Your instructions:
Begin at the top of the following data. Copy each line exactly until you have copied the line containing "United States, site lebec_CA-17.".

[[ Data for analysis open ]]

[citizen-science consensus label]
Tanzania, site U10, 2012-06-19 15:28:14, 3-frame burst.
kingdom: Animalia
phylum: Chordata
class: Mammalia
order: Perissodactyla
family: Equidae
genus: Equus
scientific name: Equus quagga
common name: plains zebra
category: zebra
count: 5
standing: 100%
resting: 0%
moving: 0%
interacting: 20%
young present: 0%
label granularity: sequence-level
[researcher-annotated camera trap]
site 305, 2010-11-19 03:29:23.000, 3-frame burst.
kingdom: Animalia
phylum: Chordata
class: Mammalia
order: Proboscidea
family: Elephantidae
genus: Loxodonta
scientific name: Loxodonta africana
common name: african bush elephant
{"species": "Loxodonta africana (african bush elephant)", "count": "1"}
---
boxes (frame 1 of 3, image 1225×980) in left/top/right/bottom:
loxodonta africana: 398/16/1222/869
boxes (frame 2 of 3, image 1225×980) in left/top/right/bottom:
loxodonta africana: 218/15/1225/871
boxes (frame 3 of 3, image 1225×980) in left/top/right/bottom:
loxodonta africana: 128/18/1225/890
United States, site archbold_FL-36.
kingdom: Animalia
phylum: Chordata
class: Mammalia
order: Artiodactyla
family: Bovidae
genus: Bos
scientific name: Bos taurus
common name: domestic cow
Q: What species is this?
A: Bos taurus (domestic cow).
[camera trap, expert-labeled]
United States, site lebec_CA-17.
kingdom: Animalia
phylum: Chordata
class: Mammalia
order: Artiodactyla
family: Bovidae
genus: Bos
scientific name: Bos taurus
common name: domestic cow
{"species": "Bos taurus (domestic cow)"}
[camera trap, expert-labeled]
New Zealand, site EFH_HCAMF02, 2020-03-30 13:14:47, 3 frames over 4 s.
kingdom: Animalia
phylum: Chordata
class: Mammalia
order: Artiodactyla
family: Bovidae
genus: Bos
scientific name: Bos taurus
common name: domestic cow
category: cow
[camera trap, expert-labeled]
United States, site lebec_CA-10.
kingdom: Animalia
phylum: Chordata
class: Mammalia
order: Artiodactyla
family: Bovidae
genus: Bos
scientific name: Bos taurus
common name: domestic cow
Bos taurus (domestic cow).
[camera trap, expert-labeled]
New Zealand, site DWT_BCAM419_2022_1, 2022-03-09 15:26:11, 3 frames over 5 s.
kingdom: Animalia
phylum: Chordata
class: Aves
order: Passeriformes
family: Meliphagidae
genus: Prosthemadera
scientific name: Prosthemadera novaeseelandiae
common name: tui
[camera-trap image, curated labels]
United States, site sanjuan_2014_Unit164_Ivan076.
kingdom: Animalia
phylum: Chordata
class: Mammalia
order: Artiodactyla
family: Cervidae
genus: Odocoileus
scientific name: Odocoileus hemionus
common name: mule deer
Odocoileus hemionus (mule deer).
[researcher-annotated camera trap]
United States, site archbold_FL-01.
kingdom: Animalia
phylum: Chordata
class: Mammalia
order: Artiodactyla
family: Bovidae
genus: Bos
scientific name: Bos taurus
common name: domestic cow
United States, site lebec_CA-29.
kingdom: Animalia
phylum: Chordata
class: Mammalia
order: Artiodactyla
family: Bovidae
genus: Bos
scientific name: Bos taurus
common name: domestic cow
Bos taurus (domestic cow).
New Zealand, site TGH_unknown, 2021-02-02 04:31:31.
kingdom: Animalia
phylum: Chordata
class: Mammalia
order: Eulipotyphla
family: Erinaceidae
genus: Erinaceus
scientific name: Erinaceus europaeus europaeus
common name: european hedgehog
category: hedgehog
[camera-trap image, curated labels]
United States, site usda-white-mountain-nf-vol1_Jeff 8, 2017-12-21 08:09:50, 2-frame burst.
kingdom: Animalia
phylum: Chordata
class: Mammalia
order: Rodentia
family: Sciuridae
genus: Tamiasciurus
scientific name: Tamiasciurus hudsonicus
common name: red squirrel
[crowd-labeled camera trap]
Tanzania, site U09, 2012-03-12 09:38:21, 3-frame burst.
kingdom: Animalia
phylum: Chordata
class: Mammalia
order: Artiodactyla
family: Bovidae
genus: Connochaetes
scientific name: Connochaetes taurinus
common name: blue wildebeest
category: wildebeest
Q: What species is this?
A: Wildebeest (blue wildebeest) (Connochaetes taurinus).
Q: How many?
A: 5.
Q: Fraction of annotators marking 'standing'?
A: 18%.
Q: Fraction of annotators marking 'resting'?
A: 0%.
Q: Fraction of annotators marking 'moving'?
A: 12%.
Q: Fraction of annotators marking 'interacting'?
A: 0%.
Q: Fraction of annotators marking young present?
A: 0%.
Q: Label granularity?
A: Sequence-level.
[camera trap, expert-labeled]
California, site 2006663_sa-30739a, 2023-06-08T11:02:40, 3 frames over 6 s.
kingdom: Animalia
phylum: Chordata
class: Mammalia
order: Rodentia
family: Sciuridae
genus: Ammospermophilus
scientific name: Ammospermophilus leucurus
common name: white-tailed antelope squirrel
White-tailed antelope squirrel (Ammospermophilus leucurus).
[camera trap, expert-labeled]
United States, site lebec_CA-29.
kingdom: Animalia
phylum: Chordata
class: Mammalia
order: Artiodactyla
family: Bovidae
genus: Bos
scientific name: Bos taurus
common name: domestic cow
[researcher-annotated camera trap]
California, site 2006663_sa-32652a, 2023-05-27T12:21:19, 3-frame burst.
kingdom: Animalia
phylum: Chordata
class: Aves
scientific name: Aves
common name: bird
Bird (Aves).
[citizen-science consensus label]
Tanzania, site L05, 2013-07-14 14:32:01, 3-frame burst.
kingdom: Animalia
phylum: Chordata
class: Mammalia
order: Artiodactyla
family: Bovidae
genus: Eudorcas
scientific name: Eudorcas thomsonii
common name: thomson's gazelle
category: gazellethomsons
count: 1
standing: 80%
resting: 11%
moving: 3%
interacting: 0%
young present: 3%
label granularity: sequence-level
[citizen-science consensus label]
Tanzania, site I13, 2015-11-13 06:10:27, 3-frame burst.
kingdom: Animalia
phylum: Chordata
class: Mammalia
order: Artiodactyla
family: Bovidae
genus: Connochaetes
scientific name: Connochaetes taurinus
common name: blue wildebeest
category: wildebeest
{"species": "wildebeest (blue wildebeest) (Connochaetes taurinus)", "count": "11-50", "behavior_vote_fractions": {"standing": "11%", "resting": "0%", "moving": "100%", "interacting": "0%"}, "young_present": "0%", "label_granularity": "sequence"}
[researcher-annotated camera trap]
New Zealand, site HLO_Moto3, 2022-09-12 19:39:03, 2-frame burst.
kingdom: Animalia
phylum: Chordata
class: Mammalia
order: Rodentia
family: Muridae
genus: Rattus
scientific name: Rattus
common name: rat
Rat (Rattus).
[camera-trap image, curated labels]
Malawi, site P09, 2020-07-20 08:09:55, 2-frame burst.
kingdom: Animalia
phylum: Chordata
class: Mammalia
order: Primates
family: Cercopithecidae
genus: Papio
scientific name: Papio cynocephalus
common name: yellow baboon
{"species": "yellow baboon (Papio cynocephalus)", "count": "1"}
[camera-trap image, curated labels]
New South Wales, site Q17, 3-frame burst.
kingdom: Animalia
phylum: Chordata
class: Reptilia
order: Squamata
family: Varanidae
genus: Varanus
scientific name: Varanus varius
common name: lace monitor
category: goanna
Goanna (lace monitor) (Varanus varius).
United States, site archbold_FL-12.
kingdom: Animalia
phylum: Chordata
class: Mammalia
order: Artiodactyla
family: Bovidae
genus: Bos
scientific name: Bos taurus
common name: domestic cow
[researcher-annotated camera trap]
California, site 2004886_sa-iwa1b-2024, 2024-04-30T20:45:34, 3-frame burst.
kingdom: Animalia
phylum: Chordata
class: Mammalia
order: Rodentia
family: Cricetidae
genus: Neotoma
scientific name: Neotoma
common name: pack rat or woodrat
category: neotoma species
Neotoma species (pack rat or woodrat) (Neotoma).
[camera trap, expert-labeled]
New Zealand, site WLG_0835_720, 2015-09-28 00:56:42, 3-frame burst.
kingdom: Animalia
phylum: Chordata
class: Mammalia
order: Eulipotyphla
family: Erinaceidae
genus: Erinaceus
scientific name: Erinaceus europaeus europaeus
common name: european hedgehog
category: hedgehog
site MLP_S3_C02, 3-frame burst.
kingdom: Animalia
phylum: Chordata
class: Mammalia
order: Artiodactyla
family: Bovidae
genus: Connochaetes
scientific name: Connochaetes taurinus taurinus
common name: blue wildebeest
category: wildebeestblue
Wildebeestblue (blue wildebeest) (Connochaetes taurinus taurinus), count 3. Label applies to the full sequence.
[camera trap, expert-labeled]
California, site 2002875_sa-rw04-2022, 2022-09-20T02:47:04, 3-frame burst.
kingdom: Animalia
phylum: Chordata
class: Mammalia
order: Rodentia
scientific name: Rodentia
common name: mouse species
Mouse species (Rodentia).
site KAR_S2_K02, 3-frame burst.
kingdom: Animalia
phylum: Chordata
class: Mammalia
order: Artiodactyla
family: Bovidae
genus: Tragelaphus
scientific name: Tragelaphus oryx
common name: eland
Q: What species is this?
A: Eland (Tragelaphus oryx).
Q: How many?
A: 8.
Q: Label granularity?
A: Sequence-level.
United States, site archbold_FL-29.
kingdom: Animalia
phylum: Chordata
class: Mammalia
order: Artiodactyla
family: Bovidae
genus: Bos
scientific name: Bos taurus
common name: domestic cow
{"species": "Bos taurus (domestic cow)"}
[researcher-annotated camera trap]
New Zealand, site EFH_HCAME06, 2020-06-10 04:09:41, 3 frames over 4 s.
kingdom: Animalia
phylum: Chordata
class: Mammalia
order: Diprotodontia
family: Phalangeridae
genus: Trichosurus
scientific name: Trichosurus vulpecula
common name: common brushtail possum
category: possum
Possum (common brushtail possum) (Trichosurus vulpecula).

[[ Data for analysis closed ]]

Problem solution:
[citizen-science consensus label]
Tanzania, site U10, 2012-06-19 15:28:14, 3-frame burst.
kingdom: Animalia
phylum: Chordata
class: Mammalia
order: Perissodactyla
family: Equidae
genus: Equus
scientific name: Equus quagga
common name: plains zebra
category: zebra
count: 5
standing: 100%
resting: 0%
moving: 0%
interacting: 20%
young present: 0%
label granularity: sequence-level
[researcher-annotated camera trap]
site 305, 2010-11-19 03:29:23.000, 3-frame burst.
kingdom: Animalia
phylum: Chordata
class: Mammalia
order: Proboscidea
family: Elephantidae
genus: Loxodonta
scientific name: Loxodonta africana
common name: african bush elephant
{"species": "Loxodonta africana (african bush elephant)", "count": "1"}
---
boxes (frame 1 of 3, image 1225×980) in left/top/right/bottom:
loxodonta africana: 398/16/1222/869
boxes (frame 2 of 3, image 1225×980) in left/top/right/bottom:
loxodonta africana: 218/15/1225/871
boxes (frame 3 of 3, image 1225×980) in left/top/right/bottom:
loxodonta africana: 128/18/1225/890
United States, site archbold_FL-36.
kingdom: Animalia
phylum: Chordata
class: Mammalia
order: Artiodactyla
family: Bovidae
genus: Bos
scientific name: Bos taurus
common name: domestic cow
Q: What species is this?
A: Bos taurus (domestic cow).
[camera trap, expert-labeled]
United States, site lebec_CA-17.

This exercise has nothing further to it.